De Video Assistent Referee (VAR) kende op de achtste speeldag in de Jupiler Pro League een ongelukkig weekend. Dat blijkt uit de wekelijkse analyse van scheidsrechtersbaas Johan Verbist.
Een tussenkomst was niet nodig, terwijl de videoref bij een andere fase wel beter had ingegrepen. In beide gevallen ging het om matchen met West-Vlaamse clubs. Voor het eerst dit seizoen moet Verbist dan ook een volledig negatief rapport (0 op 2) opmaken van de VAR-prestatie van het voetbalweekend.
De VAR moest volgens Verbist enkel in Zulte Waregem - KV Kortrijk tussenkomen afgelopen voetbalweekend, namelijk bij het afgekeurde doelpunt van Julien De Sart (KV Kortrijk). Bij een hoekschop werd Christophe Lepoint (KV Kortrijk) door een duw in de rug uit balans gebracht door Hamdi Harbaoui (Zulte Waregem). Christophe Lepoint viel tegen een verdediger waardoor deze de bal slecht ontzette.
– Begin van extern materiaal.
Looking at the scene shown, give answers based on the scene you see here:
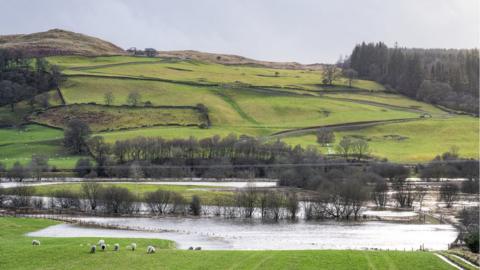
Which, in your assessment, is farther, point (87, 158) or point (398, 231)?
point (87, 158)

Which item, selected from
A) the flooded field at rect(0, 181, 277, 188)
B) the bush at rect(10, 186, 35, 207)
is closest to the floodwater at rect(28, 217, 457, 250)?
the bush at rect(10, 186, 35, 207)

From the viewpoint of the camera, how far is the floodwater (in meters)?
78.2

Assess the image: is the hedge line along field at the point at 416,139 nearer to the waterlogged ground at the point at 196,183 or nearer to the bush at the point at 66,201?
the waterlogged ground at the point at 196,183

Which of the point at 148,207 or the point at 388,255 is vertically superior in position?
the point at 388,255

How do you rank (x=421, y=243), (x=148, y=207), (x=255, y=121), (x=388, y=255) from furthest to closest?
(x=255, y=121)
(x=148, y=207)
(x=421, y=243)
(x=388, y=255)

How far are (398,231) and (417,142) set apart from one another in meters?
91.8

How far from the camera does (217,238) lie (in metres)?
82.4

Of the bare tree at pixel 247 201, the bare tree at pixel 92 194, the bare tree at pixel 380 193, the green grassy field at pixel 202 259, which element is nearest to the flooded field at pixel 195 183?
the bare tree at pixel 92 194

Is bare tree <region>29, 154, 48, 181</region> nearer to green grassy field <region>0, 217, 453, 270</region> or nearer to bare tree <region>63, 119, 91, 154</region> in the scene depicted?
bare tree <region>63, 119, 91, 154</region>

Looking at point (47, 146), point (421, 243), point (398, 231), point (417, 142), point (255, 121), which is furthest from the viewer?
point (255, 121)

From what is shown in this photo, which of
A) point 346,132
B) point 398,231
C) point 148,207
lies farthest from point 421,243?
point 346,132

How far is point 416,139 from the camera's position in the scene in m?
182

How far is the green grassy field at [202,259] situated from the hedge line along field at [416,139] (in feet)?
338

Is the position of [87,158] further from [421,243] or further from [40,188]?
[421,243]
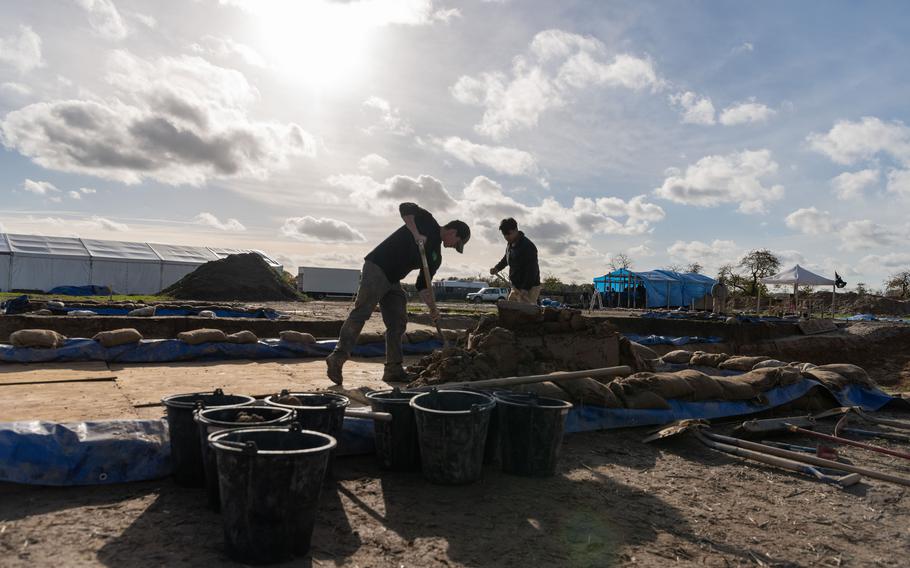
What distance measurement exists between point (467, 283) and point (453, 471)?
1945 inches

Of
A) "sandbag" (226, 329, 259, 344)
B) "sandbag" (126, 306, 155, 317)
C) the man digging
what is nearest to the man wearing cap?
the man digging

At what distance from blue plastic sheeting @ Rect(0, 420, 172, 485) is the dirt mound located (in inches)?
991

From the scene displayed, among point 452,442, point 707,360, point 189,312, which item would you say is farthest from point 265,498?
point 189,312

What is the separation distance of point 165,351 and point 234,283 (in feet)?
73.9

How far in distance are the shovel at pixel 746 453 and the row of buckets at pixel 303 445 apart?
123cm

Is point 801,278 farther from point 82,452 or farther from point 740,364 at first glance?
point 82,452

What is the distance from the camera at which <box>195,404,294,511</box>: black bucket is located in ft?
7.43

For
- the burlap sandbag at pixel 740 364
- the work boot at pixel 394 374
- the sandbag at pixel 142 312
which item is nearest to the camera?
the work boot at pixel 394 374

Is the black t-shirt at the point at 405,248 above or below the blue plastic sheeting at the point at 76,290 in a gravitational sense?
above

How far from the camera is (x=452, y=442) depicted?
2.76m

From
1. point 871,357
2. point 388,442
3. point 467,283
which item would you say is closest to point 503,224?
point 388,442

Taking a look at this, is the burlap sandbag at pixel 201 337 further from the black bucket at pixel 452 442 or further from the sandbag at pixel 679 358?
the sandbag at pixel 679 358

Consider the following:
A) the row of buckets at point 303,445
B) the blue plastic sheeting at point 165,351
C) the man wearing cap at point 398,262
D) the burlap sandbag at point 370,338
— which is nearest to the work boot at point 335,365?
the man wearing cap at point 398,262

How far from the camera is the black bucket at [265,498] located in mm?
1869
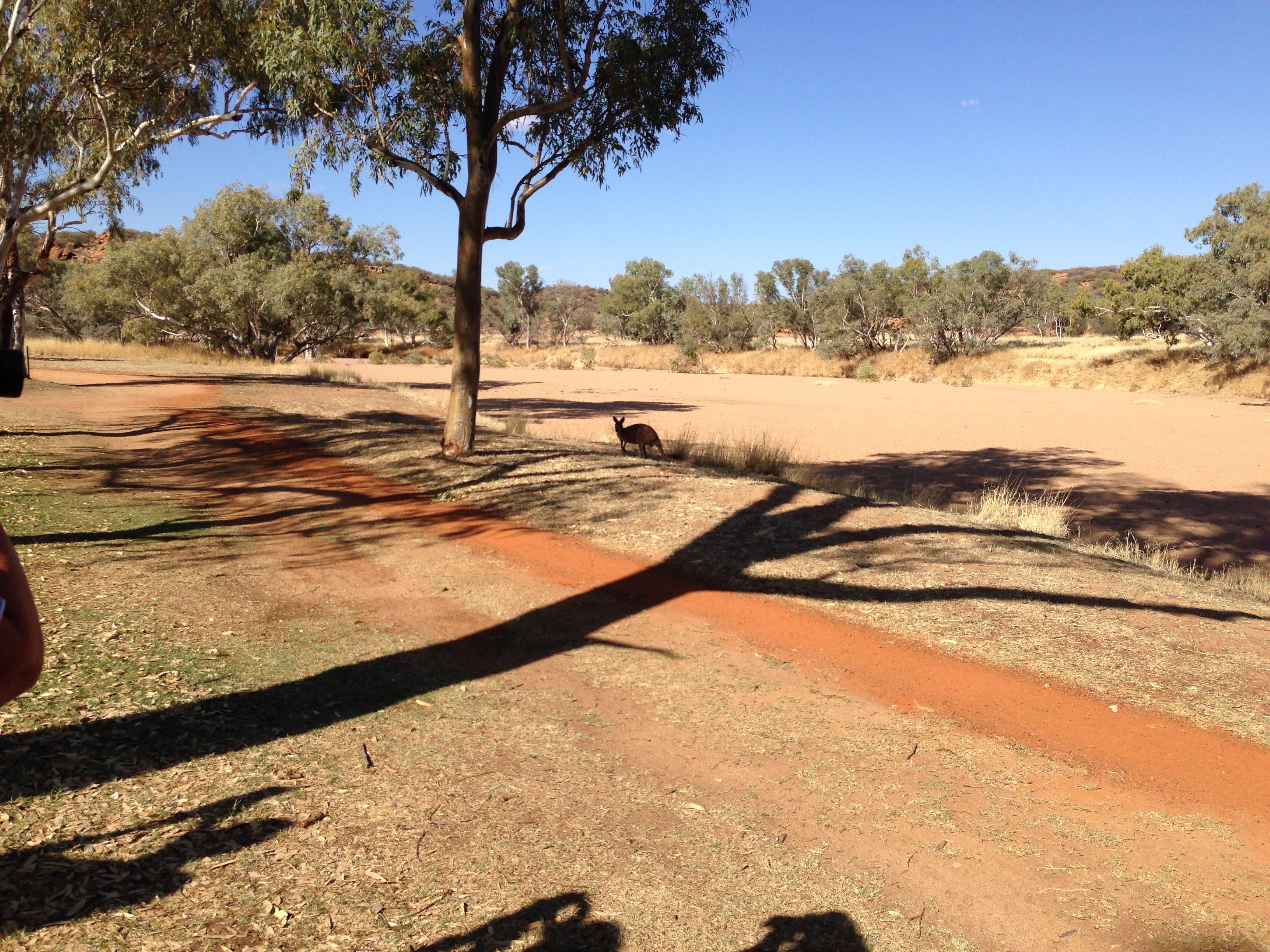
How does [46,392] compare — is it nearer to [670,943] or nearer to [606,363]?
[670,943]

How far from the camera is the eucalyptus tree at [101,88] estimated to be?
42.7ft

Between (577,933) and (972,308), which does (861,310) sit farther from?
(577,933)

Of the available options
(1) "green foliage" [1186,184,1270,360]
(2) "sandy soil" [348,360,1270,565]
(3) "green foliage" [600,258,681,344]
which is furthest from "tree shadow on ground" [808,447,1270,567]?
(3) "green foliage" [600,258,681,344]

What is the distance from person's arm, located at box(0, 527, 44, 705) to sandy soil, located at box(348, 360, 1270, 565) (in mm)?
14038

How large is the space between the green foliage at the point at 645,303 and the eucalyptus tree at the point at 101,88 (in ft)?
231

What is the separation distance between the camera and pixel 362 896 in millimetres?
3088

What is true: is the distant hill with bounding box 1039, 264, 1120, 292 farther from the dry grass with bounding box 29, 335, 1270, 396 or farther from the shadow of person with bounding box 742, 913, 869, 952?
the shadow of person with bounding box 742, 913, 869, 952

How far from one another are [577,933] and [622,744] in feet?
5.03

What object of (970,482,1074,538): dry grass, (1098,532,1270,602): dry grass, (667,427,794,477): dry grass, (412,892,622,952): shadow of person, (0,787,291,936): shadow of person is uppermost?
(667,427,794,477): dry grass

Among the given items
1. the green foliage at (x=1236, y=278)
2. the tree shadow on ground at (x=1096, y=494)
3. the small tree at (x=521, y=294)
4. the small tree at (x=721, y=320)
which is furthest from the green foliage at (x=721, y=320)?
the tree shadow on ground at (x=1096, y=494)

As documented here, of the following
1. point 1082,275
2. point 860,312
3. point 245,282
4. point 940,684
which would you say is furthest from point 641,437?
point 1082,275

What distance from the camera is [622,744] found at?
4504 millimetres

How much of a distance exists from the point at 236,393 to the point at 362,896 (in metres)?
21.9

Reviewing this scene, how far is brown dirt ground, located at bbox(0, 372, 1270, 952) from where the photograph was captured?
3.12m
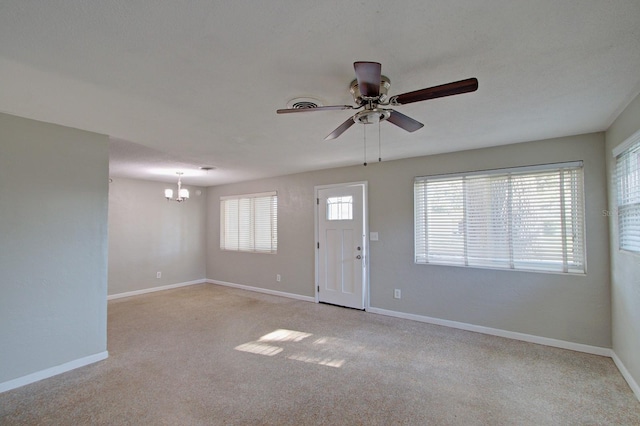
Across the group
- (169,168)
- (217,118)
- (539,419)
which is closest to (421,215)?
(539,419)

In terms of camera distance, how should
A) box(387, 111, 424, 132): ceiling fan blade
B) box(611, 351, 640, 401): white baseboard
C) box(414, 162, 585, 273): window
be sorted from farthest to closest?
box(414, 162, 585, 273): window
box(611, 351, 640, 401): white baseboard
box(387, 111, 424, 132): ceiling fan blade

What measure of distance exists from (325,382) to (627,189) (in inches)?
123

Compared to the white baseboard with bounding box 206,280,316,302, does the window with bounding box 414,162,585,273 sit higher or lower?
higher

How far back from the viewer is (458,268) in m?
3.78

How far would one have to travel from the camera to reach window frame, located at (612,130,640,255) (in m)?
2.32

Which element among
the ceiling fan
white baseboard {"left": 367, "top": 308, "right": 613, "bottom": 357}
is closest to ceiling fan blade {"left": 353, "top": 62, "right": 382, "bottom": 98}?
the ceiling fan

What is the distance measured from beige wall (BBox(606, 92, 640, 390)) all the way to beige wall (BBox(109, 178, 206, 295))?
6939mm

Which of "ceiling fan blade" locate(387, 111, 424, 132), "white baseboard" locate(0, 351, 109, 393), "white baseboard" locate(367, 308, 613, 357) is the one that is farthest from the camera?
"white baseboard" locate(367, 308, 613, 357)

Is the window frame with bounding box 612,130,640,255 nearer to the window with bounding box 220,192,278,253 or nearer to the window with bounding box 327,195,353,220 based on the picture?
the window with bounding box 327,195,353,220

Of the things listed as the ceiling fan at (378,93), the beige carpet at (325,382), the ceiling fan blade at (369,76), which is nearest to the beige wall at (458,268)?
the beige carpet at (325,382)

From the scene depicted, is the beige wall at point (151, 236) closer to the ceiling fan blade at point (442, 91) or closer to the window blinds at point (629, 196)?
the ceiling fan blade at point (442, 91)

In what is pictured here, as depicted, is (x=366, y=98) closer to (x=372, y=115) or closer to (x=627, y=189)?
(x=372, y=115)

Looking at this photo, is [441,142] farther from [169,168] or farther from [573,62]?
[169,168]

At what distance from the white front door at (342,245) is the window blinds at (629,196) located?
9.22 ft
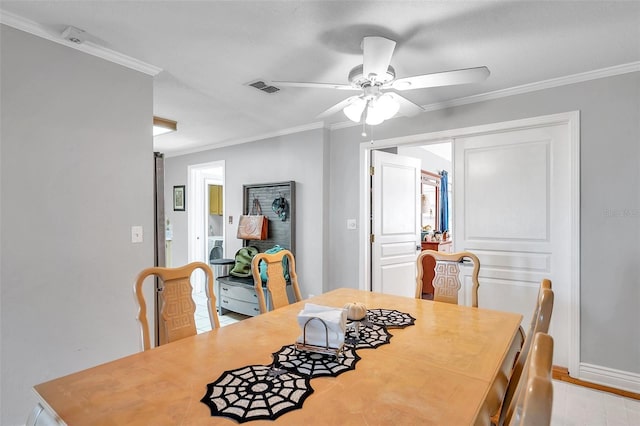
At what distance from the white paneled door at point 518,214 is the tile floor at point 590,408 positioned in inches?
13.4

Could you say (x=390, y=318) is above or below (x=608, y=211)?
below

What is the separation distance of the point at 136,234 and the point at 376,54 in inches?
76.8

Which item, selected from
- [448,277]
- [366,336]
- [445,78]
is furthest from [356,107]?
[366,336]

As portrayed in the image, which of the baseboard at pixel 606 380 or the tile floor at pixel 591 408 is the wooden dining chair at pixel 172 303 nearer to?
the tile floor at pixel 591 408

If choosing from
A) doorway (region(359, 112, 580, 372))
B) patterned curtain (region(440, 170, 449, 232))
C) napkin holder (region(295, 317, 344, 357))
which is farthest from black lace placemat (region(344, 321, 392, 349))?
patterned curtain (region(440, 170, 449, 232))

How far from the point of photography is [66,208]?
2.04m

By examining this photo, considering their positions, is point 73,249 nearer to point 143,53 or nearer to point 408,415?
point 143,53

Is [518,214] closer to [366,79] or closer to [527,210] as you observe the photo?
[527,210]

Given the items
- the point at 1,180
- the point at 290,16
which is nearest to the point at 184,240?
the point at 1,180

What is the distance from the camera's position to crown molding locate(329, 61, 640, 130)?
2.43 meters

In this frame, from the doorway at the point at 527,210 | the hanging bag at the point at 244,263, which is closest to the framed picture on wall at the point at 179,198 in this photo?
the hanging bag at the point at 244,263

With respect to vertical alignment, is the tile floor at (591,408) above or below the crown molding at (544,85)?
below

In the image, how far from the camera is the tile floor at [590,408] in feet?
6.91

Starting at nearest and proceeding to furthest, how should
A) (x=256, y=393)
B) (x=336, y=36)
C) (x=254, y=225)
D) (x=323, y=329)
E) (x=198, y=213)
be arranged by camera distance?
(x=256, y=393), (x=323, y=329), (x=336, y=36), (x=254, y=225), (x=198, y=213)
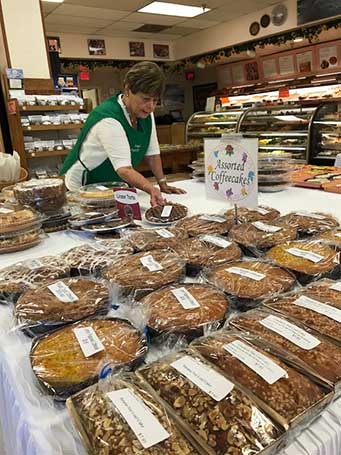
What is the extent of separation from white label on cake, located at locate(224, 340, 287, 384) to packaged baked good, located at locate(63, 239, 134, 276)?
0.56 meters

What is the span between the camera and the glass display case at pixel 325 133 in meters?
4.55

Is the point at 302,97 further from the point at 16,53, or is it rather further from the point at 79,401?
the point at 79,401

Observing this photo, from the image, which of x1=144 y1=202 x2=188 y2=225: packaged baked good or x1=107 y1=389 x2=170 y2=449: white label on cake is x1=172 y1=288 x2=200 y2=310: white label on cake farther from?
x1=144 y1=202 x2=188 y2=225: packaged baked good

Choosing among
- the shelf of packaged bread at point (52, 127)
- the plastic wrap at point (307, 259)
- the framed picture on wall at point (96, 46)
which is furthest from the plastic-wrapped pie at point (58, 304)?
the framed picture on wall at point (96, 46)

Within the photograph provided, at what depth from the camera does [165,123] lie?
350 inches

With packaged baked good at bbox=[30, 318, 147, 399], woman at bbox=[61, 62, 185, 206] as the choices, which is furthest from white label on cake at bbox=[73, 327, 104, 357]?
woman at bbox=[61, 62, 185, 206]

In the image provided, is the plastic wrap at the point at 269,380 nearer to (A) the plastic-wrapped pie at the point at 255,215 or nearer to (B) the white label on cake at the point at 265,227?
(B) the white label on cake at the point at 265,227

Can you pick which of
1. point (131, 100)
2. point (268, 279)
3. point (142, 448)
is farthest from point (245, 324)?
point (131, 100)

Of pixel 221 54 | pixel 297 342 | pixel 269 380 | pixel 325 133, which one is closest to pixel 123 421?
pixel 269 380

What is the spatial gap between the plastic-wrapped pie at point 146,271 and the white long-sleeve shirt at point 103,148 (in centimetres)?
103

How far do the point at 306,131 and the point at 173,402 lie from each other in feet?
15.6

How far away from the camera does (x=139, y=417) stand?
591 mm

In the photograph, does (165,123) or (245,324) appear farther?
(165,123)

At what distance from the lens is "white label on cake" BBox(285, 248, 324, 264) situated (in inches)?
43.0
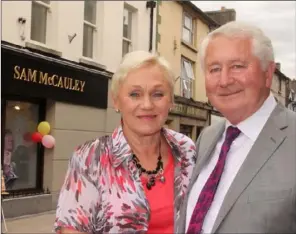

De Sart profiteerde aan de tweede paal. Scheidsrechter Wim Smet keurde het doelpunt af en gaf een directe vrije schop aan Essevee voor een duwfout van Christophe Lepoint. "Gezien de complexiteit van de situatie (duwfout-contact-slecht ontzetten-doelpunt), een doelpunt dat eerst goedgekeurd en daarna afgekeurd wordt, had de VAR hier beter tussengekomen en de beelden aan de scheidsrechter getoond", oordeelt scheidsrechtersbaas Verbist.
De enige tussenkomst van het weekend gebeurde in de match tussen KAS Eupen en KV Oostende (1-2). Bij een schot van Yuta Toyokawa (Eupen) kreeg Kevin Vandendriessche (Oostende) de bal tegen de arm. De bal ging buiten en de scheidsrechter kende een hoekschop toe. "Ondanks het feit dat de arm tegen het lichaam is komt de VAR tussen", aldus Verbist. "De scheidsrechter blijft terecht bij zijn beslissing om hoekschop te geven. In dit geval had de VAR nooit mogen tussenkomen."